Por fim, basta-nos salientar que o RPG, ou melhor, seu espírito , precede a sua forma atual. Por ser mais antigo (não apenas em seus atributos ou características que o formam, mas também em sua essência que consiste na própria natureza do jogo simbólico, no faz-de-conta e no fingir ) que a concepção contemporânea que adotou, gerada a partir de livros e de uma indústria de produção em massa, que pode até mesmo coisificar e imbuir de valores culturais um estado inicialmente pessoal, como o fantasiar, o RPG pode trazer tendências ideológicas ou mensagens alegóricas, o que é plenamente desaconselhável. Por tanto, antes de haver uma abertura muito grande ao que irá se jogar é sempre válido analisar em grupo as concepções que serão adotadas no jogo.

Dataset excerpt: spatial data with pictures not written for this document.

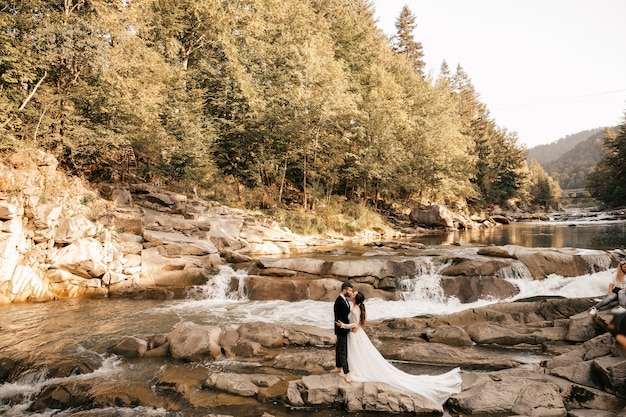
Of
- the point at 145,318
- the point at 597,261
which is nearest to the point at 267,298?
the point at 145,318

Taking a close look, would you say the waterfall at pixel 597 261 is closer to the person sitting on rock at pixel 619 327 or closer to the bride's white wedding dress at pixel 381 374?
the bride's white wedding dress at pixel 381 374

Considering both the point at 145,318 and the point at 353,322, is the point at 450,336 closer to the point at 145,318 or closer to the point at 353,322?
the point at 353,322

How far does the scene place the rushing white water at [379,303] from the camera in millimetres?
12211

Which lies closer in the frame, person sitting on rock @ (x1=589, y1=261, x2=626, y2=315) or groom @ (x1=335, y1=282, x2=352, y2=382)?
groom @ (x1=335, y1=282, x2=352, y2=382)

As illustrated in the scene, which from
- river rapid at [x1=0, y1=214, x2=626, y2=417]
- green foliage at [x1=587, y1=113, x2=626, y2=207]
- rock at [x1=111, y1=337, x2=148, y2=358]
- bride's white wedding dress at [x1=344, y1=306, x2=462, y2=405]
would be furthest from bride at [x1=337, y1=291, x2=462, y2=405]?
green foliage at [x1=587, y1=113, x2=626, y2=207]

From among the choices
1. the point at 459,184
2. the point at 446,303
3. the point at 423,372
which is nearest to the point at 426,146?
the point at 459,184

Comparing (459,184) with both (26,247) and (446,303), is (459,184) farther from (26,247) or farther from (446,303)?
(26,247)

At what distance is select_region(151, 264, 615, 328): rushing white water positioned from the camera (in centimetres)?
1221

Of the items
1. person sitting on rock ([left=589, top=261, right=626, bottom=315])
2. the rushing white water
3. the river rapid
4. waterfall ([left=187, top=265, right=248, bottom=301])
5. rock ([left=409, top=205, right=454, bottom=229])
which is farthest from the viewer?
rock ([left=409, top=205, right=454, bottom=229])

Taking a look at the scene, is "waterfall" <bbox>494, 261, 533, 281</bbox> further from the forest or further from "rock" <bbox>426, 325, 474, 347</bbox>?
the forest

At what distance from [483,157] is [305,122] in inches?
1683

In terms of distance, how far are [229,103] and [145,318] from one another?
21369 millimetres

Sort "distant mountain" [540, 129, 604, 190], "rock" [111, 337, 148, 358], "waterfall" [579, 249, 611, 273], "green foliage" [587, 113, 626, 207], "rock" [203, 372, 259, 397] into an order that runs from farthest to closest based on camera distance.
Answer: "distant mountain" [540, 129, 604, 190]
"green foliage" [587, 113, 626, 207]
"waterfall" [579, 249, 611, 273]
"rock" [111, 337, 148, 358]
"rock" [203, 372, 259, 397]

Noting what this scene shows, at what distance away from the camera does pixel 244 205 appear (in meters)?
27.0
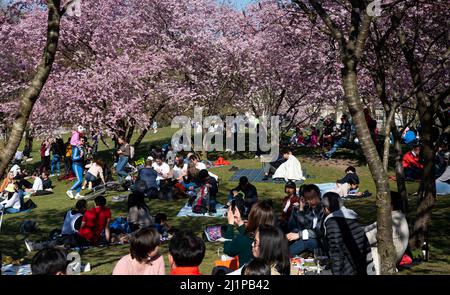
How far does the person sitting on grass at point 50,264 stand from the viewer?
505 cm

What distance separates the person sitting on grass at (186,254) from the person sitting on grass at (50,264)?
991 mm

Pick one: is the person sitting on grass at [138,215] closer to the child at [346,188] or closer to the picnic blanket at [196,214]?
the picnic blanket at [196,214]

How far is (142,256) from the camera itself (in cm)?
596

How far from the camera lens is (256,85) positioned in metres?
31.5

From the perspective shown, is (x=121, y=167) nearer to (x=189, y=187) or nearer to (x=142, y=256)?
(x=189, y=187)

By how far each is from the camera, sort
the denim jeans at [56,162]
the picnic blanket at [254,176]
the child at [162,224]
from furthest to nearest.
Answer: the denim jeans at [56,162], the picnic blanket at [254,176], the child at [162,224]

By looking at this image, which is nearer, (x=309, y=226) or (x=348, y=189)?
(x=309, y=226)

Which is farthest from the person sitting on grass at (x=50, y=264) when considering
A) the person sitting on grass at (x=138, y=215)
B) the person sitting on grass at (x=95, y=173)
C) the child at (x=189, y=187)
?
the person sitting on grass at (x=95, y=173)

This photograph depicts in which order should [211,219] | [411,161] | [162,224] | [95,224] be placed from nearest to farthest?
[95,224], [162,224], [211,219], [411,161]

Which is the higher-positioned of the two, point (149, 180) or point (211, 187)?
point (149, 180)

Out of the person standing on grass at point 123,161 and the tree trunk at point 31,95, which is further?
the person standing on grass at point 123,161

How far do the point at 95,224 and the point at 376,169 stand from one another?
677 cm

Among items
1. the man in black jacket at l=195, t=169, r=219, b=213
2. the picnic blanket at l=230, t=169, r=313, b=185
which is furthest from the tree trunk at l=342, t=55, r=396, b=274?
the picnic blanket at l=230, t=169, r=313, b=185

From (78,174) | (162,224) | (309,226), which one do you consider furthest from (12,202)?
(309,226)
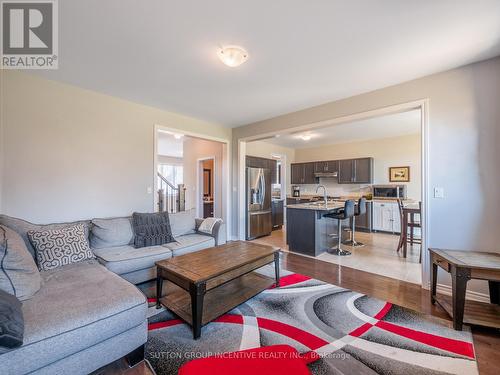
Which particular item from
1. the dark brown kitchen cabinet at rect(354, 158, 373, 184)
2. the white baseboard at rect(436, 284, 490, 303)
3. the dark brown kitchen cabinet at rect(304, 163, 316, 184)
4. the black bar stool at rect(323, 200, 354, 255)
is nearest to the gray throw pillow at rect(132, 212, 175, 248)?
the black bar stool at rect(323, 200, 354, 255)

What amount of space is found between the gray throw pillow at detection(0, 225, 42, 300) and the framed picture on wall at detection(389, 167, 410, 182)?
723 centimetres

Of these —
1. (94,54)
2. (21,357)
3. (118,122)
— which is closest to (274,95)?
(94,54)

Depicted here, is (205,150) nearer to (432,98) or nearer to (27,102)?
(27,102)

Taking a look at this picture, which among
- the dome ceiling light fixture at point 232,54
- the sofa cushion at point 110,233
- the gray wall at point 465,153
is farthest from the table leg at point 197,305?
the gray wall at point 465,153

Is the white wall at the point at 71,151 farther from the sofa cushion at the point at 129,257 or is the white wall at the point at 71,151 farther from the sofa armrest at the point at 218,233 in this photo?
the sofa armrest at the point at 218,233

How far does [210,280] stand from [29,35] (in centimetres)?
283

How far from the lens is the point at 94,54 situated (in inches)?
90.7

Do RPG enquanto ferramenta/meio/agente de educação:
Na busca de um sistema metodológico que permitisse e privilegiasse a valorização do lúdico e do prazer dentro da educação formal, reconhecendo a importância do jogo enquanto espaço de aprendizagem e construção do cognitivo, sem necessariamente excluir o caráter informativo de suas propriedades, consideramos apropriado o RPG – que possui uma diversidade de elementos estimulantes à existência do lúdico e à sublimação da fantasia. Confirmando a relevância do RPG e sua característica mais marcante a fantasia (que sempre se faz presente no jogo, ao menos em seu aspecto teatral) – foi deveras importante a contribuição de Koudela ao afirmar: (&) como conjunto organizado de ações e transmissão de mensagens, o teatro poderá, per se, ministrar educação e ser agente e meio de educação (&) (KOUDELA , 1990, p. 27). Ou seja, se o RPG contém, de certa forma, teatro podemos considerar que ele é também um meio/agente, per se, de educação.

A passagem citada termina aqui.